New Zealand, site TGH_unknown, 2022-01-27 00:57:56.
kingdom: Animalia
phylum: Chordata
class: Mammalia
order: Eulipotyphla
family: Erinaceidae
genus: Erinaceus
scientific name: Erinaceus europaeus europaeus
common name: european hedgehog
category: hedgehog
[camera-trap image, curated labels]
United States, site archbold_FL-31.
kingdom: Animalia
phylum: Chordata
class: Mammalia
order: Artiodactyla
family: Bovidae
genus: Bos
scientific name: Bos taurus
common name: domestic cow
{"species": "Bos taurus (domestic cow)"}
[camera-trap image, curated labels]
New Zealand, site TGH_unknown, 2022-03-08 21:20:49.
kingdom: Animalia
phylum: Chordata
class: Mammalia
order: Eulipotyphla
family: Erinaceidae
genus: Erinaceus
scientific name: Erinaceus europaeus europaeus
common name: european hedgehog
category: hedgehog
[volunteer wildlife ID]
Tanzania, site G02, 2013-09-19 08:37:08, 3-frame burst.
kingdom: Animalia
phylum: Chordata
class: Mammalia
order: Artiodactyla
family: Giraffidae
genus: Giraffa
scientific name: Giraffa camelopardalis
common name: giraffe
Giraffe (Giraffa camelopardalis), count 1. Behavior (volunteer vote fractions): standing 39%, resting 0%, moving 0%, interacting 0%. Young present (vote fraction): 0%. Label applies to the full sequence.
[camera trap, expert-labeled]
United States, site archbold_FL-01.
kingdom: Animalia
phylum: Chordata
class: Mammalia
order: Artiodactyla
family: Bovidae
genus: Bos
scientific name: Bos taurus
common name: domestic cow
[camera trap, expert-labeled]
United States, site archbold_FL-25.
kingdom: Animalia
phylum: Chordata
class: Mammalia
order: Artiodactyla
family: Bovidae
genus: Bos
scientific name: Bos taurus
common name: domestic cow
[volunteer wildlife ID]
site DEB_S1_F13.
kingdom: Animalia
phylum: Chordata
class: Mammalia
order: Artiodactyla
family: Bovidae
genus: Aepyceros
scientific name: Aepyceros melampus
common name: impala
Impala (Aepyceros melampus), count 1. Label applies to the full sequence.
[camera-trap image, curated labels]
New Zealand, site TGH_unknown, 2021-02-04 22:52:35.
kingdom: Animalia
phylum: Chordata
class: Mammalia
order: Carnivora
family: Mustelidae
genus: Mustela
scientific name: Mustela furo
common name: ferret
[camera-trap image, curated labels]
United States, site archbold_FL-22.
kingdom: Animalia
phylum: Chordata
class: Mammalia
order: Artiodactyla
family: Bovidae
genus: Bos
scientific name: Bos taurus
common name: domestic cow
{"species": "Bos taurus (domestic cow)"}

- - -

The records above are to be reproduced exactly, with nothing left out.

New Zealand, site TGH_unknown, 2022-01-27 00:57:56.
kingdom: Animalia
phylum: Chordata
class: Mammalia
order: Eulipotyphla
family: Erinaceidae
genus: Erinaceus
scientific name: Erinaceus europaeus europaeus
common name: european hedgehog
category: hedgehog
[camera-trap image, curated labels]
United States, site archbold_FL-31.
kingdom: Animalia
phylum: Chordata
class: Mammalia
order: Artiodactyla
family: Bovidae
genus: Bos
scientific name: Bos taurus
common name: domestic cow
{"species": "Bos taurus (domestic cow)"}
[camera-trap image, curated labels]
New Zealand, site TGH_unknown, 2022-03-08 21:20:49.
kingdom: Animalia
phylum: Chordata
class: Mammalia
order: Eulipotyphla
family: Erinaceidae
genus: Erinaceus
scientific name: Erinaceus europaeus europaeus
common name: european hedgehog
category: hedgehog
[volunteer wildlife ID]
Tanzania, site G02, 2013-09-19 08:37:08, 3-frame burst.
kingdom: Animalia
phylum: Chordata
class: Mammalia
order: Artiodactyla
family: Giraffidae
genus: Giraffa
scientific name: Giraffa camelopardalis
common name: giraffe
Giraffe (Giraffa camelopardalis), count 1. Behavior (volunteer vote fractions): standing 39%, resting 0%, moving 0%, interacting 0%. Young present (vote fraction): 0%. Label applies to the full sequence.
[camera trap, expert-labeled]
United States, site archbold_FL-01.
kingdom: Animalia
phylum: Chordata
class: Mammalia
order: Artiodactyla
family: Bovidae
genus: Bos
scientific name: Bos taurus
common name: domestic cow
[camera trap, expert-labeled]
United States, site archbold_FL-25.
kingdom: Animalia
phylum: Chordata
class: Mammalia
order: Artiodactyla
family: Bovidae
genus: Bos
scientific name: Bos taurus
common name: domestic cow
[volunteer wildlife ID]
site DEB_S1_F13.
kingdom: Animalia
phylum: Chordata
class: Mammalia
order: Artiodactyla
family: Bovidae
genus: Aepyceros
scientific name: Aepyceros melampus
common name: impala
Impala (Aepyceros melampus), count 1. Label applies to the full sequence.
[camera-trap image, curated labels]
New Zealand, site TGH_unknown, 2021-02-04 22:52:35.
kingdom: Animalia
phylum: Chordata
class: Mammalia
order: Carnivora
family: Mustelidae
genus: Mustela
scientific name: Mustela furo
common name: ferret
[camera-trap image, curated labels]
United States, site archbold_FL-22.
kingdom: Animalia
phylum: Chordata
class: Mammalia
order: Artiodactyla
family: Bovidae
genus: Bos
scientific name: Bos taurus
common name: domestic cow
{"species": "Bos taurus (domestic cow)"}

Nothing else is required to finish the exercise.